Die Abenteuer der Christin in einem Land "far, far away"
Montag, 16. Mai 2011
Meine Freundin Josie (von Schweden) hat gestern zu mir gesagt, dass sie das Gefühl hat, dass ich noch nicht bereit bin zu gehen. Womit sie auch irgendwie recht hat. Ich bin noch nicht bereit Abschied zu nehmen und dieses Land und meine Freunde zu verlassen.
Doch auf der anderen Seite, weiß ich, dass ich nicht hierbleiben will. Der Gedanke noch weitere sechs Monate (oder noch länger) hier zu bleiben ist befremdlich. Ich will nach Hause, endlich wieder nach Hause kommen wann ich möchte, mich um meine eigenen Probleme kümmern und anfangen zu studieren.
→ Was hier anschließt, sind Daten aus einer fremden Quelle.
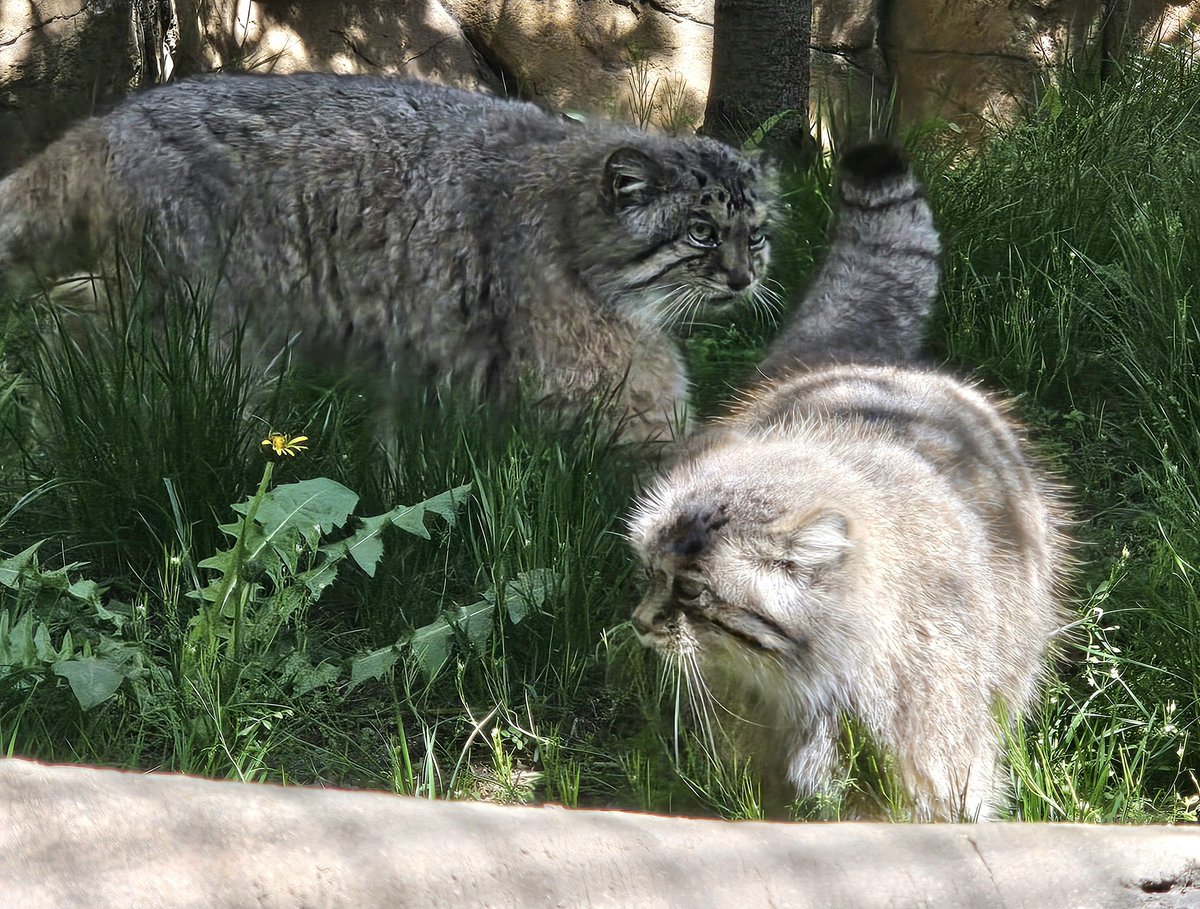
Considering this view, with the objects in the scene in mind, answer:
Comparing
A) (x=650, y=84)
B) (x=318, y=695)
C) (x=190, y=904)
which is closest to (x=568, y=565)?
(x=318, y=695)

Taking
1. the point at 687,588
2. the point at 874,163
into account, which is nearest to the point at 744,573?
the point at 687,588

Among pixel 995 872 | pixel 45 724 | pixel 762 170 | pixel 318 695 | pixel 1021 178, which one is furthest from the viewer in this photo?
pixel 1021 178

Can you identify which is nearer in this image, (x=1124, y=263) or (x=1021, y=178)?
(x=1124, y=263)

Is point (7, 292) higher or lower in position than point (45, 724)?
higher

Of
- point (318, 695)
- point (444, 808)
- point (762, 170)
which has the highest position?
point (762, 170)

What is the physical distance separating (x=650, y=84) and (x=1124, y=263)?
4037mm

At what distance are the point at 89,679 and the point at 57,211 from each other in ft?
6.95

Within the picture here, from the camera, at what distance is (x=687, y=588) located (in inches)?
115

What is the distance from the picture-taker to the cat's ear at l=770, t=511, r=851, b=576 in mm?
2852

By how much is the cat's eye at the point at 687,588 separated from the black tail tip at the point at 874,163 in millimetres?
2069

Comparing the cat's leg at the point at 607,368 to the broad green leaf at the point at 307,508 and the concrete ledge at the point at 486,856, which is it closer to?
the broad green leaf at the point at 307,508

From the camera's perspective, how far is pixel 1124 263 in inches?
188

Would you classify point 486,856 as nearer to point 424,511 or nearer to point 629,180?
point 424,511

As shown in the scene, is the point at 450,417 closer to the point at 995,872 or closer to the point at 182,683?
the point at 182,683
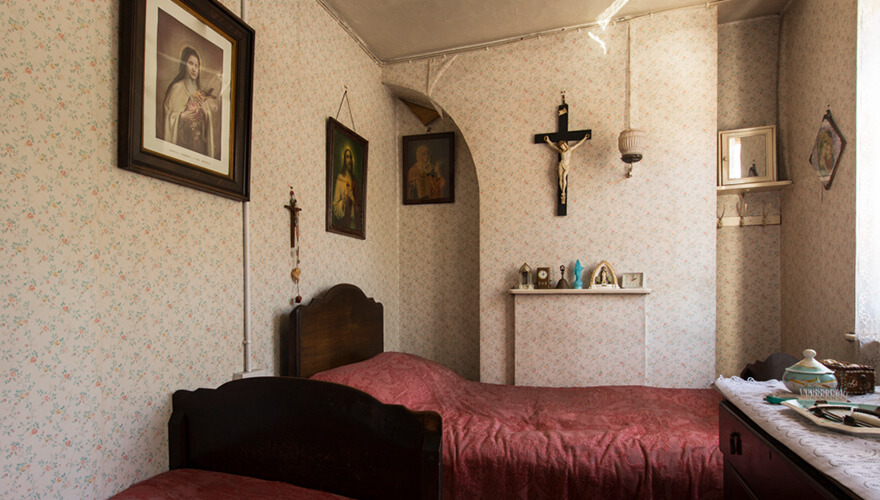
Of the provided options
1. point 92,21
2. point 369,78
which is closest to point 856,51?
point 369,78

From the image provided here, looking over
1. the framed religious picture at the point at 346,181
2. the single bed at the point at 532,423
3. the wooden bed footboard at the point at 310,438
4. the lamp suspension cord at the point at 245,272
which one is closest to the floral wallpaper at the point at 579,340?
the single bed at the point at 532,423

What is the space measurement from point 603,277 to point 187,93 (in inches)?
109

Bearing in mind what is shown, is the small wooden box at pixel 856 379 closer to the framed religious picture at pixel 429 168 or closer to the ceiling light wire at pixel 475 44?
the ceiling light wire at pixel 475 44

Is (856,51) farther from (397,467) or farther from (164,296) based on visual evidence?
(164,296)

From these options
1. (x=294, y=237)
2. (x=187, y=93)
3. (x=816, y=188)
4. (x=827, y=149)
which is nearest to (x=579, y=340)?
(x=816, y=188)

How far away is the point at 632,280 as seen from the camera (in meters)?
3.21

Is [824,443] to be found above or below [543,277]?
below

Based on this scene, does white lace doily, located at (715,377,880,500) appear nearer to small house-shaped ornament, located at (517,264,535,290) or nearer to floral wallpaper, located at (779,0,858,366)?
floral wallpaper, located at (779,0,858,366)

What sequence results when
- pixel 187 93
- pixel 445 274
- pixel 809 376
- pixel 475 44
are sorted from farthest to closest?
pixel 445 274 → pixel 475 44 → pixel 187 93 → pixel 809 376

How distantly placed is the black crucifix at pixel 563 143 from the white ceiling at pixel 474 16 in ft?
1.90

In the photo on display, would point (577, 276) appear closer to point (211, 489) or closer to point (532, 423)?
point (532, 423)

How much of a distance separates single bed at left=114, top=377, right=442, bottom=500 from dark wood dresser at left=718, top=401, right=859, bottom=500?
84 centimetres

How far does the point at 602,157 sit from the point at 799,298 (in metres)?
1.60

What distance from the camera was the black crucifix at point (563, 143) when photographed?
332cm
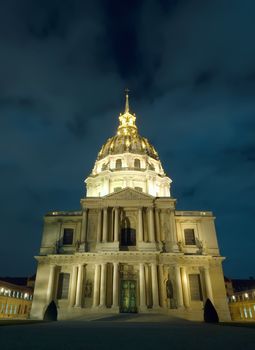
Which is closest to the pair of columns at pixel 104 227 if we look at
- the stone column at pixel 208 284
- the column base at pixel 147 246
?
the column base at pixel 147 246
Auch zu Hause gibt es viele Sachen die ich sehen und machen möchte: Ich möchte endlich nach Paris, Rebecca in London besuchen, mit Nele in Berlin (oder wo auch immer sie studiert) feiern, Izzy besuchen (die sogar fast zwei Monate vor mir heimfliegt), Praktika machen und mit Niklas knuddeln. Natürlich freu ich mich darauf, wieder richtig Musik zu spielen, endlich Gitarre zu lernen, Baguette mit Knoblauchbutter zu essen, mit Jack joggen zu gehen und so viele andere Dinge.
Aber dann ist da eben noch dieses große Land, das sich USA nennt, das so viele verschiedene Seiten zu bieten hat und jeden glücklich machen kann. Obwohl ich es am Anfang anders eingeschätzt hatte, habe ich dieses Land ganz schön lieb gewonnen. All die Menschen hier, die immer offen sind, all die Deutschen, die einfach überall sind, all meine Freunde, die hier so nah und zu Hause so weit weg sind, die Natur, die einfach atemberaubend ist und natürlich Shoppen, das hier auch Sonntags möglich ist.

Naja, so ist das Leben eben. Wenn sich eine Türe schließt, öffnet sich eine andere. In diesem Fall heißt es "Goodbye, USA - Deutschland, du hast mich wieder."
Und nun klinge ich, als würde ich morgen ein Flugzeug nach Hause besteigen, dabei habe ich noch fast vier Monate und ein großes Abenteuer vor mir.